Start by choosing a location for your gallery wall. This will help guide the rest of your design decisions—for example, if you’re hanging on the stairs, it’s a good idea to mark a line up from the bottom of your staircase on the floor with painter’s tape to show you where the middle of your full layout should be.
It also helps to avoid locations where your gallery will compete with other design elements, like a colorful rug, doorbell boxes or light switches, says Dee. Finally, don’t forget that gallery walls can be changed up easily as your tastes change—you can simply remove the pieces you don’t love or frame in new ones. Just be sure to keep a consistent style and scale throughout your arrangement. This way your gallery feels intentional, not haphazard or unkempt.
Create a Rough Draft
Once you have the general idea of where your wall will go it’s time to start identifying what type of art and photos you want to feature. You can choose a more monochromatic look or something a bit more eclectic depending on your personal taste.
It’s important to think about the scale of your gallery wall, which will dictate how big or small your pieces should be. A good rule of thumb is to hang your largest piece in the center of the room and then build out from there.
Creating a rough draft on the floor is a great way to see how your layout will come together. Lay your framed art on a sheet of paper and trace around it, then cut out the pieces. You can then place them on your wall with painter’s tape to see how they will look before putting any holes in your walls. This will also help you determine spacing and symmetry, especially if you are hanging them above furniture.

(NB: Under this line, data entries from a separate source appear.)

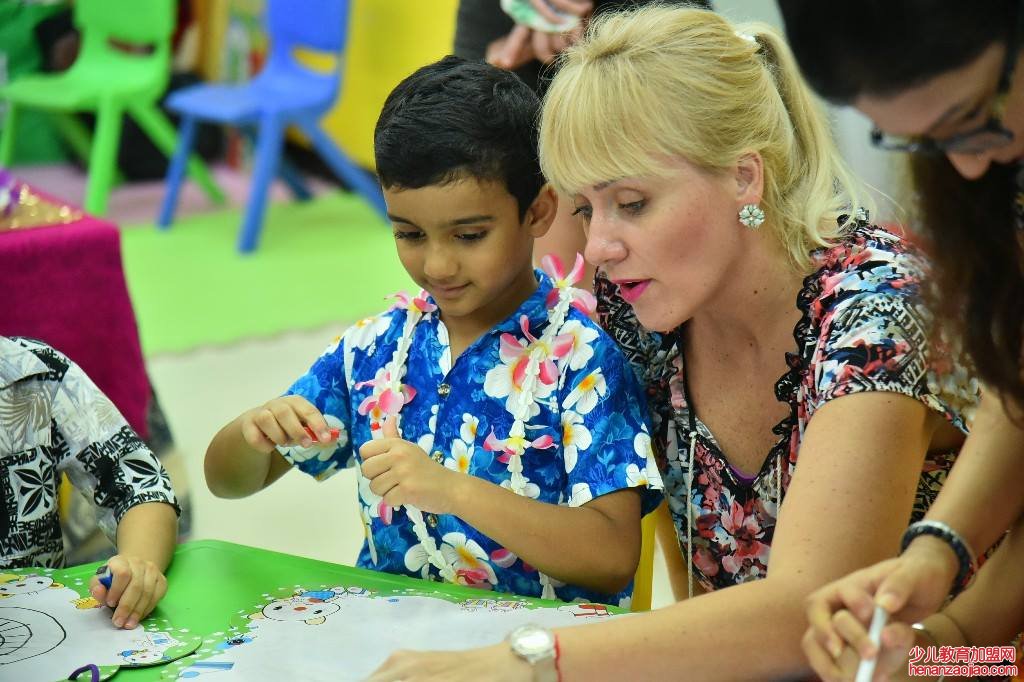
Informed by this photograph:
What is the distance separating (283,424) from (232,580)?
7.6 inches

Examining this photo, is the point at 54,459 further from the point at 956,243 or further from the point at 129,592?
the point at 956,243

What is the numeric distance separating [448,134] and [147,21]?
15.7ft

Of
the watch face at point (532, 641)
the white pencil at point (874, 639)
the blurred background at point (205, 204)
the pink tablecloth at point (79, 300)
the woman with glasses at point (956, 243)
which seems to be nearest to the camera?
the woman with glasses at point (956, 243)

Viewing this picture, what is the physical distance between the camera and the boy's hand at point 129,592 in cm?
140

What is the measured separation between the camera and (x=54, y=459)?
1.70m

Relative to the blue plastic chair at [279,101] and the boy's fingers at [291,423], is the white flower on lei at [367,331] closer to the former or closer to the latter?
the boy's fingers at [291,423]

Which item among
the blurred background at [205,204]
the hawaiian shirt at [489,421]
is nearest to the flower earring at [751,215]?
the hawaiian shirt at [489,421]

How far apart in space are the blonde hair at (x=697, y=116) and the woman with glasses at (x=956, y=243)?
0.25m

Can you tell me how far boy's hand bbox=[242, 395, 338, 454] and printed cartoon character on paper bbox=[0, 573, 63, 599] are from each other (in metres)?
0.27

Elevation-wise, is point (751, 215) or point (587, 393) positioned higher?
point (751, 215)

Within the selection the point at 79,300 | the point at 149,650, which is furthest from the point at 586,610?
the point at 79,300

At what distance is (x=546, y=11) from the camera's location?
2.37 metres

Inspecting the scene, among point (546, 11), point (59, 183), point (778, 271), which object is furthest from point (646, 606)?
point (59, 183)

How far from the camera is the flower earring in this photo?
4.93 feet
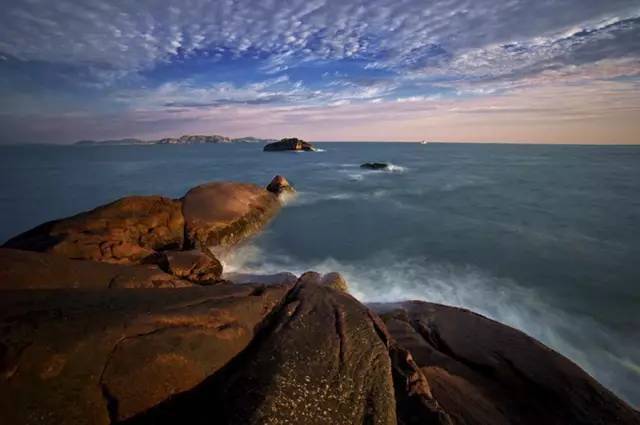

Once you’ve got a clear idea of what you want your gallery wall to look like, it’s time to start hanging. Start by prepping the designated wall – this may include a fresh coat of paint or simply touching up and wiping down. It’s also a good idea to mark where any furniture rests against the wall, so you can ensure your gallery is hung at the correct height.
Modica suggests arranging the entire gallery on the floor first to really see the symmetry, figure out spacing and get it all right before you begin banging nails into your walls. She also suggests using picture hanging hooks (or even Command Strips) instead of large wall anchors, screws or nails to minimize the amount of holes you’ll need to fill in the future.
Lastly, remember to keep all the frames 2-3 inches apart from one another to make sure your gallery looks balanced and purposeful. And don’t forget to add in a few non-framed pieces for interest and variety, as well as some decor items to tie the whole arrangement together.